§ PASSAGE PROVIDED
◆ ◆ ◆
3. Most of the contradictions of the Gospels are superficial. They are natural when you have multiple witnesses recalling something from years ago. The Church never said the Gospels can be completely reconciled in this sense: the Gospels were truly inspired, but that doesn't mean the Holy Spirit dictated them letter by letter. Saint John Chrysostom said we rather take these contradictions as evidence that the authors were not colluding or using a common written source. However, in all major issues, of doctrine and things that would not just be due to different witnesses, you'll find there is a pretty solid Patristic explanation of every one.

4. The Trinity is three distinct existences sharing one essence. In Orthodoxy, essence simply means qualities common to a class. Catholics, by contrast, being influenced by Platonism, see essence as a sort of Platonic form, and identify it with God's existence; his persons are not, to Catholics, distinct existences, but simply the essence of God relating to himself. The Orthodox do not see essence as existing on its own, but being preceeded by existence. So this questions, whether or not the Trinity is is crypto-polytheism, is a good one (since three humans also share one essence in Orthodoxy). The answer is that God is not only one in essence, but also in energies, which means things like activity and will. The Son does not have his own energies, but has only the Father's (John 5:19). Humans can of course also participate in God's energies, which is called Theosis, but they cannot participate in his essence.

5. First, let us use a simple definition of idolatry: ascribing divinity to a thing. Do Orthodox do that? No, but we do ascribe holiness to matter, and in fact this was the major philosophical point in the Seventh Ecumenical Council: can matter be holy? And it was believed that after God became material, in the incarnation, matter can very much be called holy, and to say otherwise is heresy against the incarnation. The Orthodox do not use statues, because the word in Hebrew and in Greek translated as "graven image" in English, is actually quite distinct from the term "image" in both languages: a more accurate rendering would be "form" (it is the same word Plato uses, "eidos," which is where "eidolos," idol, comes from). We have understood this to mean a replication (which statues are, but icons are not). Icons also serve a very practical purpose: we don't picture images in our head when we pray, like Western Christians do, because we see that as very easily leading to idolatry: you can end up ascribing divinity to the image in your head and falling into delusion. So you are supposed to either not picture anything, or use an icon.

Great thread. Thanks for posting

Why did you change your trip? Was it because of this?
◆ ◆ ◆
§ Dataset entries

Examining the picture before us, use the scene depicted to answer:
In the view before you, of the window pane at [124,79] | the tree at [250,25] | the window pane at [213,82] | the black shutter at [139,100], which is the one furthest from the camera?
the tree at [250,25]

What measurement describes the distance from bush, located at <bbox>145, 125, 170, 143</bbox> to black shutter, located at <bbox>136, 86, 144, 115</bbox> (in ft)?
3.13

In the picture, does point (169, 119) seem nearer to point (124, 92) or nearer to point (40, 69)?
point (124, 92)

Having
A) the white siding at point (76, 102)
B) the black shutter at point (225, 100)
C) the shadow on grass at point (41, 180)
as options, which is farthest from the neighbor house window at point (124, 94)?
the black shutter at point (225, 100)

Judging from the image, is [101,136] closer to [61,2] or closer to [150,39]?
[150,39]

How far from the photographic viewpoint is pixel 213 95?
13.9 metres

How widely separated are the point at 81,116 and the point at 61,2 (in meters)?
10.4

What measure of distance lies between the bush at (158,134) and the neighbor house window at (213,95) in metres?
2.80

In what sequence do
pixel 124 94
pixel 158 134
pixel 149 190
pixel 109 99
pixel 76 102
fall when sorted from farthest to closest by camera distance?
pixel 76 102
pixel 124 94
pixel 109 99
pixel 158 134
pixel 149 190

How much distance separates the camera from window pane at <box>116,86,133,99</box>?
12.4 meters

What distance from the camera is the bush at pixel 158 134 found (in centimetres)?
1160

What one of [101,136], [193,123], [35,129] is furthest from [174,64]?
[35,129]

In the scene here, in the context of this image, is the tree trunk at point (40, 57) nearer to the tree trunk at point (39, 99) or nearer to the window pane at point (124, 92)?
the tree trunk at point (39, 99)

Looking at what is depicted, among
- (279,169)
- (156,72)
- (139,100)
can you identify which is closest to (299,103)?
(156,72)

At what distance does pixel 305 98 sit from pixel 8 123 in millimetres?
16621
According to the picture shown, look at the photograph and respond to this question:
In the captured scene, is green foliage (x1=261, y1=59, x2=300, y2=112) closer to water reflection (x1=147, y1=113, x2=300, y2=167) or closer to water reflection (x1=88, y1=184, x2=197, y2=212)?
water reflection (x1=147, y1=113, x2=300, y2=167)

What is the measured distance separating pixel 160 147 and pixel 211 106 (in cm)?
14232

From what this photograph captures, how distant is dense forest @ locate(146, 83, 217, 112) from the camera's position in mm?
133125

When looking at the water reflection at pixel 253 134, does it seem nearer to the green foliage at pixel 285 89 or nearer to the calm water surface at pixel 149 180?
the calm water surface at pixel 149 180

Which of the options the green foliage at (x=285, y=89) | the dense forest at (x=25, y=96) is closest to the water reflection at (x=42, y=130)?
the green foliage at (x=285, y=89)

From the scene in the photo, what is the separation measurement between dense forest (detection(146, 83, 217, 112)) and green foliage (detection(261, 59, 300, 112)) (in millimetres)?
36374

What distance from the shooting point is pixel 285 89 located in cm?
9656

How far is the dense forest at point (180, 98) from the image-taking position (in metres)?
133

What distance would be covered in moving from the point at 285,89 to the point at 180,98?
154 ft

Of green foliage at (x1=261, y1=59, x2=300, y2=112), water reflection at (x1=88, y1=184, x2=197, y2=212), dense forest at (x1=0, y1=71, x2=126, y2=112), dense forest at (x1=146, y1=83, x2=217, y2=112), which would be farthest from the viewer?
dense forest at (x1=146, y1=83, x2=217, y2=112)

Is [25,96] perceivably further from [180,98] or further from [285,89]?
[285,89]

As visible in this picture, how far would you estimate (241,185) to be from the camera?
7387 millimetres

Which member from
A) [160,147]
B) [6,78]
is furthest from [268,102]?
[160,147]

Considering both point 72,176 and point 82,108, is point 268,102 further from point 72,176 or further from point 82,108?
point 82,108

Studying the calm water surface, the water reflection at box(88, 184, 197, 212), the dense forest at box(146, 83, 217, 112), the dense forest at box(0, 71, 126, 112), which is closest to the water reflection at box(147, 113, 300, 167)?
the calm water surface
◆ ◆ ◆
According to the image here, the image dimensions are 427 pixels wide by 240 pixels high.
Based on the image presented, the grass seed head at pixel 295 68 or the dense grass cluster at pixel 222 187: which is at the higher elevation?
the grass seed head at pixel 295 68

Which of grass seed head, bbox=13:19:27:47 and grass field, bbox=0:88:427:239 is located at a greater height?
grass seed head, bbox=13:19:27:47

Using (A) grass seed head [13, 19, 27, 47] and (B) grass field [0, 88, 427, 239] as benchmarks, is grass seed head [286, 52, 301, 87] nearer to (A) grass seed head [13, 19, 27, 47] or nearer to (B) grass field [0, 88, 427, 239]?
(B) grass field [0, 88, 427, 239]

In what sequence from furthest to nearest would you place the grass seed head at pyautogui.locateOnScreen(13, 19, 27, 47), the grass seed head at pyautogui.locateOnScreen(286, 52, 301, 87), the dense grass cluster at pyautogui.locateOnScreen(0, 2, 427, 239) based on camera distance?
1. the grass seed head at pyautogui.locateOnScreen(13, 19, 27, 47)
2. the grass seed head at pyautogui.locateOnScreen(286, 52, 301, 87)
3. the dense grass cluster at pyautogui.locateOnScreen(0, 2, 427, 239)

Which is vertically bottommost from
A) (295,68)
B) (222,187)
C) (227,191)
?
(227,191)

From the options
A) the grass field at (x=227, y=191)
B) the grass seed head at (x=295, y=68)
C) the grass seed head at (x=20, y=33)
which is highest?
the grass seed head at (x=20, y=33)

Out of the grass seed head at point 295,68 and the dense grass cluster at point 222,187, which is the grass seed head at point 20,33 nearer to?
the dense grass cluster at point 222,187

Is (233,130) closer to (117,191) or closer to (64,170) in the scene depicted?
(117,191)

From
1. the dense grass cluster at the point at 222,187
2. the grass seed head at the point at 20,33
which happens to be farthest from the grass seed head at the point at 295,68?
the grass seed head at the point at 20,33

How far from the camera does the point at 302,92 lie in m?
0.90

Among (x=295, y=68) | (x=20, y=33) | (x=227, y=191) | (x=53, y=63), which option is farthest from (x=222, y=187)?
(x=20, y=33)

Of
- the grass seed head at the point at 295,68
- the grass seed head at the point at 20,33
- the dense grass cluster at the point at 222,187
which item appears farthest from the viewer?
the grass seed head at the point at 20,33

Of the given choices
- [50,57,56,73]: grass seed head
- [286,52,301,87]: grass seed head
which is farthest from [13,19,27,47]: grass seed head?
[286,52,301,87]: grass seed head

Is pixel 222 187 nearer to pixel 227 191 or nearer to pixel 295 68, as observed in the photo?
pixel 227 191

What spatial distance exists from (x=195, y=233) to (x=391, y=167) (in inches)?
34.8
◆ ◆ ◆
§ PROBLEMS TO WORK ON
- 1) Rewrite the paragraph of the passage on Orthodox theology that begins "Most of the contradictions of the Gospels are superficial" as a short bulleted list that keeps its main facts.
- 2) According to the passage on Orthodox theology, what was the major philosophical point at the Seventh Ecumenical Council?
- 3) Pick up the passage on Orthodox theology where it stops and continue it.

§ ANSWERS IN ORDER
- 1)
- Most contradictions in the Gospels are superficial, as is natural when several witnesses recall events from years earlier.
- The Church never claimed the Gospels can be completely reconciled: they were truly inspired, but the Holy Spirit did not dictate them letter by letter.
- Saint John Chrysostom treated these contradictions as evidence that the authors were not colluding or using a common written source.
- On all major issues of doctrine, there is a solid Patristic explanation for each apparent contradiction.

- 2) Whether matter can be holy.

- 3)
My pleasure

No, but I'll admit that is annoying

So torturing somebody indefinitely is in fact God's love and him not having human emotions explain why he allows countless of humans to suffer, i have learned something new today.

It's God's radiance; it is love to those who harmonize with it, and wrath to those who don't. This radiance is the fountain of all being, it permeates and sustains all creation, though we cannot see it without cleaning the reflection of God that we are. As Dostoevsky said, we are already in heaven, we just haven't realized it yet.

> Most of the contradictions of the Gospels are superficial.
Yeah, like what day Jesus was crucified on! And before you even go into the historical impact of such a scene, let's not forget how John tries to make it clear that Jesus is being crucified at the same time the lambs are being slaughtered as the paschal sacrifice to set up that connection, while the Synoptic Gospels just pass it by.

The Day starts with evening in both Judaism and Orthodox liturgical practices. So the mystical supper is the date of the crucifixion

>I haven't read the Gospels
Christians are pathetic. Yes, we know that "It was evening and it was morning", depicting a calendar that starts days in the evening. But Mark, Luke, and Matthew all agree that the "Mystical supper" as you want to call it, was sacrificed earlier in the afternoon, and eaten on that dinner, with the crucifixion happening the next morning. (Luke 22:7, Mark 14:12, Matthew 26:17). John is equally clear that by the time of being brought before Pilate (after the supper, after Gethsemane, after the arrest, etc), they still haven't brought the offering, since the priests are worried about potential purity issues disqualifying them from bringing and eating it (John 18:28).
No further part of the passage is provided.